Felix Flores

FELIX FLORES was born on Panay Island in the Philippines in 1844 and arrived in Cape Town in 1863. From a photograph of Felix on board a vessel it would seem that he arrived on the CSS Tuscaloosa. This was a vessel seized as spoils of war by the CSS Alabama and commissioned into the Confederate Navy of the rebel Confederacy during the American Civil War. The two ships had sailed down the Latin American coast and on to the Indonesian and Polynesian islands before arriving with much fanfare in Cape Town (“Daar Kom Die Alibama” is song still sung today) with some of the crew jumping ship and settling at Church Haven on the West Coast.

Felix would have boarded the ship as it passed through the Philippines where it took on extra crew. The Royal Navy at Simon's Town seized the CSS Tuscaloosa to return it to its rightful owners, while the CSS Alabama continued to France where, in French waters, a sea battle ensued with a Union ship and the Alabama was sunk. The Crew of the CSS Tuscaloosa were thus stuck in Cape Town for a while and this is when Felix fell in love with what would become his new home. He also spread the word to others in the Philippines.

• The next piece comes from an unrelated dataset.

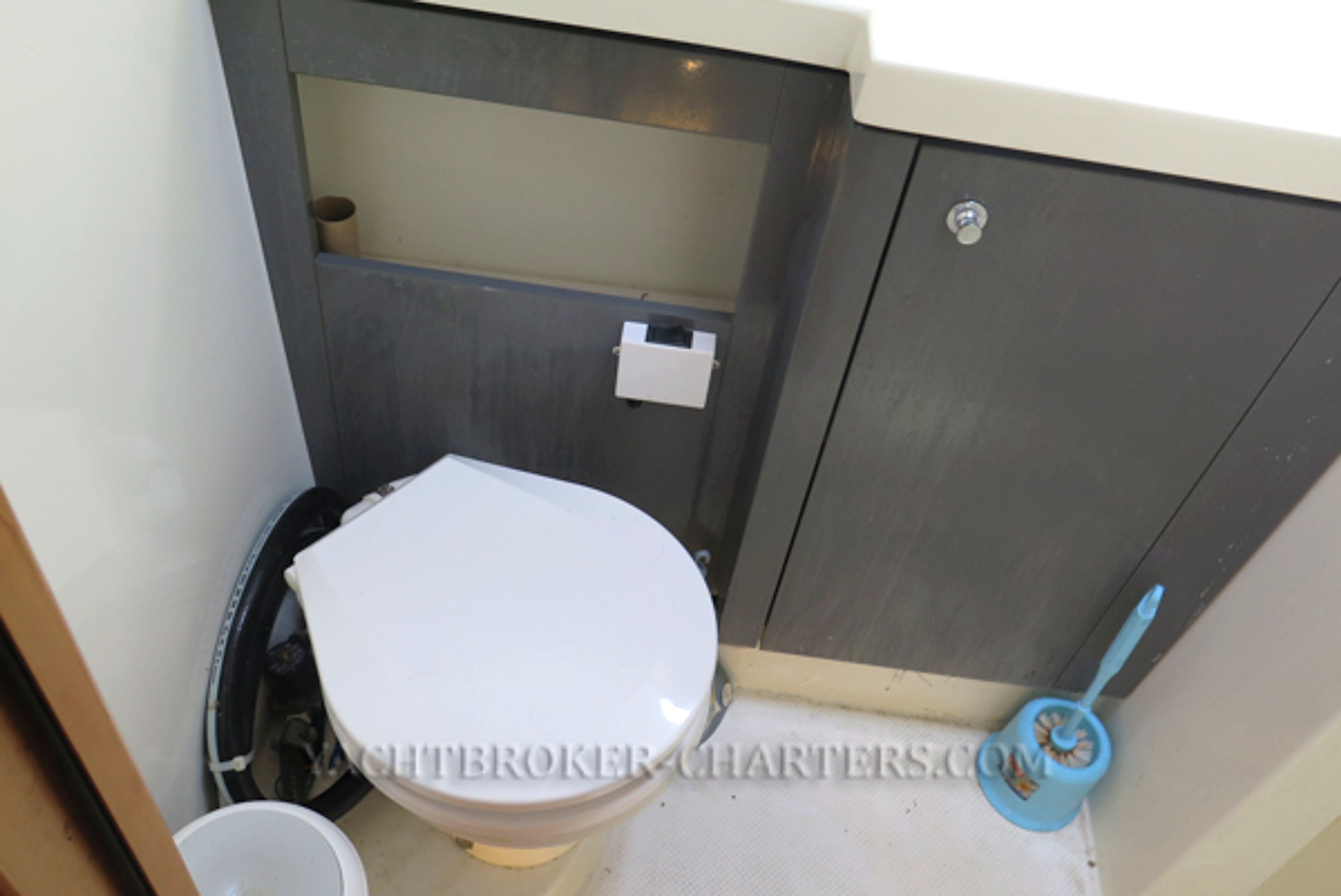 2013 Fountaine Pajot Helia 44 en venta (photo 41)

Felix set up a shop in Kalk Bay and married the daughter of a German Count and a Mazbieker former slave. Their business supplied the arriving migrants from the Philippines with provisions, fishing gear and he organised accommodation too. Felix was the godfather of the community. The community spoke a mixture of Spanish, Tagalog and English and soon began speaking their own version of Afrikaans.

Felix Flores had four daughters and a son. One of the daughters, Franzina, married Christiaan Adams, a likely descendant of a slave and Passenger Indian, Free Black.

The Filipinos, nicknamed the Manilas, were exiles or refugees from Spanish repression in the Philippines. Over the troubled and extended revolutionary period between 1860 to 1880, they trickled into the Cape as word spread by the first Filipino, Felix Flores. By the time of the successful revolution led by the Katipunan and the La Liga Filipina, the Manila chapter of the Propaganda Movement and its rebel army, which saw the expulsion of Spain from the Philippines in the late 1890s, the Manillas of the Cape were well settled in their new home and their children were Capetonians. In the middle of the revolutionary period, the Labios Revolt and the Cavite Mutiny, in 1870 and 1872 respectively, saw a dramatic increase of Filipino exiles arriving in the Cape. By 1882 there were 68 Manila families in Kalk Bay. In 1898 the Primera Republica Filipina was established by Emilio Aguinaldo and a new Philippines Republican Army replaced Spanish military control.

Staunchly Catholic and imbued with revolutionary nationalist and anti-imperialist sentiments, many Filipinos had fled to England, Hong Kong, Japan and South Africa. The catalyst was the execution of three of their leaders – revolutionary priests Burgos, Gomez and Zamora during the Cavite Mutiny against the imposition of a new tax, led by resistance leader Sergeant Ferdinad la Madrid, against Governor General Rafael de Izquierdo. Amongst us today, throughout Cape Town, there are a host of Spanish surnames such as Fernandez, de la Cruz, Florez, Padua, Manuel, Pasqual, Garcia, Croza, Palma, Torrez, de la Varcia, Bonaventura and many more.

Together with an eccentric Spanish-speaking Irish Catholic priest, Fr Duignam, the Manilas built a Catholic Church at St James, by blasting rock for the purpose. Fr Duignam ensured 100% attendance at Holy Mass by a rather unusual means. He carried a sjambok which he called ‘Nagslang’ through which he ensured, with the blessing of his Manila congregation, that all youngsters in the community towed the line. Fr Duignam succeeded Felix as the uncrowned king of Kalk Bay. He died in 1931.

All of these pictures are simply imagined likenesses or a dedicated imagined sketch in the case of Sheigh Yusuf van Makassar, except for Felix Flores which is an actual photograph.